(Dataset entries)
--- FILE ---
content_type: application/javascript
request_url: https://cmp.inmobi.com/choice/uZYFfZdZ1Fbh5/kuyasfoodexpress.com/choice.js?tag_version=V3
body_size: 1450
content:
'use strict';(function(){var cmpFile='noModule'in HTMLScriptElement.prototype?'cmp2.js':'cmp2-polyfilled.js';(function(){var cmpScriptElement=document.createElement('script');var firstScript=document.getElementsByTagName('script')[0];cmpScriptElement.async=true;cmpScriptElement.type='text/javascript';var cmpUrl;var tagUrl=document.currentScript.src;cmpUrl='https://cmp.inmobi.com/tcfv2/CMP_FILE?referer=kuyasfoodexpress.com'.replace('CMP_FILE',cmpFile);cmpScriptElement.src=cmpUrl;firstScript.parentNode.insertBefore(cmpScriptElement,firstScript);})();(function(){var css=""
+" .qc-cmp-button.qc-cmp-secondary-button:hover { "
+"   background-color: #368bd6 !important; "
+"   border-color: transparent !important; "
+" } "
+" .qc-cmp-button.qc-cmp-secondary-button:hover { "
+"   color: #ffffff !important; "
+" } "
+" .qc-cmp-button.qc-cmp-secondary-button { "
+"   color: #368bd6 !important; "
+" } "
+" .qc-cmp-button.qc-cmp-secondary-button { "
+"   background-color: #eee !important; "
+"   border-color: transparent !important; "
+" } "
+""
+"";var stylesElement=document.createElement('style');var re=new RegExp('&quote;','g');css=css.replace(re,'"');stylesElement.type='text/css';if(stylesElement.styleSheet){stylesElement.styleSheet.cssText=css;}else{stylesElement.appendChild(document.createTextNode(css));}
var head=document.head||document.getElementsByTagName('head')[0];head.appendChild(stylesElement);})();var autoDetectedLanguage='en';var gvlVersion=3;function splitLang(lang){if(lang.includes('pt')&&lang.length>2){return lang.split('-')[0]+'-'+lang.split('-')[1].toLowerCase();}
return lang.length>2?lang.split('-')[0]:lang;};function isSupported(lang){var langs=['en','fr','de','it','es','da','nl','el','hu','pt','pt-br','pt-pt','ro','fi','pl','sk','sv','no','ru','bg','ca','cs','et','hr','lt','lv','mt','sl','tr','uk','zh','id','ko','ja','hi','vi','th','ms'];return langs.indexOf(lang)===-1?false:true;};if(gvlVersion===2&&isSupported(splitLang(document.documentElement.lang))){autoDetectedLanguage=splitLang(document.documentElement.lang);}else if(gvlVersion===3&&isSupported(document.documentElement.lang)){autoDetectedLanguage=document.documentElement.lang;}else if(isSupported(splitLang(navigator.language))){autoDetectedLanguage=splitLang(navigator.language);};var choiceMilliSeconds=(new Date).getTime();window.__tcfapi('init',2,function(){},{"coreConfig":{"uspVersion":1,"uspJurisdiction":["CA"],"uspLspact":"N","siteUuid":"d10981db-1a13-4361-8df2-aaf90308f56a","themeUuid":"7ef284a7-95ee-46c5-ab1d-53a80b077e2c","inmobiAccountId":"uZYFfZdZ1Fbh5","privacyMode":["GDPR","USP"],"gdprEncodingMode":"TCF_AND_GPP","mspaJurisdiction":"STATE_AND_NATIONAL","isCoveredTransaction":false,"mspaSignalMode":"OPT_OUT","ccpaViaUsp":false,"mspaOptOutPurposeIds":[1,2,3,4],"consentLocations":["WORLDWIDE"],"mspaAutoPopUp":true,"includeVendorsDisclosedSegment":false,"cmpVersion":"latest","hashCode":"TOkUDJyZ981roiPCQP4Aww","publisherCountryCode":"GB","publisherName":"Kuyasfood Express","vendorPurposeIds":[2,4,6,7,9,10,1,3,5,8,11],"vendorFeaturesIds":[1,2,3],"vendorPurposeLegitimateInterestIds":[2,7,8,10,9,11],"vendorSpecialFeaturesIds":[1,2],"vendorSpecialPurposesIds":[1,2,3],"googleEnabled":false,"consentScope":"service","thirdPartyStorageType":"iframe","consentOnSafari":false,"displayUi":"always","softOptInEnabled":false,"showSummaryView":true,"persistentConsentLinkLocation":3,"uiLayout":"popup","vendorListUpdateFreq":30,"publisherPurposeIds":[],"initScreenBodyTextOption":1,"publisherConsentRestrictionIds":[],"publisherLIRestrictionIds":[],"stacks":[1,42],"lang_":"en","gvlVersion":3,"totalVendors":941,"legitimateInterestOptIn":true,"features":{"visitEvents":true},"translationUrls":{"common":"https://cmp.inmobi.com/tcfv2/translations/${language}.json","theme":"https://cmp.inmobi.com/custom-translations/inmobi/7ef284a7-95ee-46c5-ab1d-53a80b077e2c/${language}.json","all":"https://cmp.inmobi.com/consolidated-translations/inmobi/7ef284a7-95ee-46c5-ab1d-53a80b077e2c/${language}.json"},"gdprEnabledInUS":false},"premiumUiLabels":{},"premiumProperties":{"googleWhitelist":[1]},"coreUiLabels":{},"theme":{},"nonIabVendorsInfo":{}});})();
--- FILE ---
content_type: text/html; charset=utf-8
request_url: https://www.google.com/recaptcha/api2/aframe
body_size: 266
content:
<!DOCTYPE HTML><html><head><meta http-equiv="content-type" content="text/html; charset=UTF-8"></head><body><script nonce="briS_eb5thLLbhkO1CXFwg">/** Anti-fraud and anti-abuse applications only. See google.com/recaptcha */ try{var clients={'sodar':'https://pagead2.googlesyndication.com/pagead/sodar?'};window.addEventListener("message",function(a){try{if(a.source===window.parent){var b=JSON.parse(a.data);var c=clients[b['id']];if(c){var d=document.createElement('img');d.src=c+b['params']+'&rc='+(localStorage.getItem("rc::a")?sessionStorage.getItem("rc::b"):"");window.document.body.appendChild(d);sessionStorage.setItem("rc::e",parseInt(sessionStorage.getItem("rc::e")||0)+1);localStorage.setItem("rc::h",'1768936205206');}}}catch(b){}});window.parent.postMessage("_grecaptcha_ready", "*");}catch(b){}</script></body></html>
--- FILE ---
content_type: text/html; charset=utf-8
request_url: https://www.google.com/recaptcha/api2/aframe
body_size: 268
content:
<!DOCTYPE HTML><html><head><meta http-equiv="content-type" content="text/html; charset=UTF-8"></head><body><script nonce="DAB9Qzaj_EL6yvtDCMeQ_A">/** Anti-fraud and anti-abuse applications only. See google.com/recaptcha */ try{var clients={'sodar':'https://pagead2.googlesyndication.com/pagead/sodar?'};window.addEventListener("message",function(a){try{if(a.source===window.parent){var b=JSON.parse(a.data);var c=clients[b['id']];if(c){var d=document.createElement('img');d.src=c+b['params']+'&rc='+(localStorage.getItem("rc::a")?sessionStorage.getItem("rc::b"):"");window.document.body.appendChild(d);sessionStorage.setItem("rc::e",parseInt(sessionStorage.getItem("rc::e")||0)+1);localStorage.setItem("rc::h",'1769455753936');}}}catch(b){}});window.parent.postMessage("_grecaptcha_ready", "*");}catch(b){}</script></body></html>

HOW TO COMPLETE THIS TASK:
Looking at the entries, count the lines where the word "important" appears, and state the count by itself.

RESULT BELOW:
6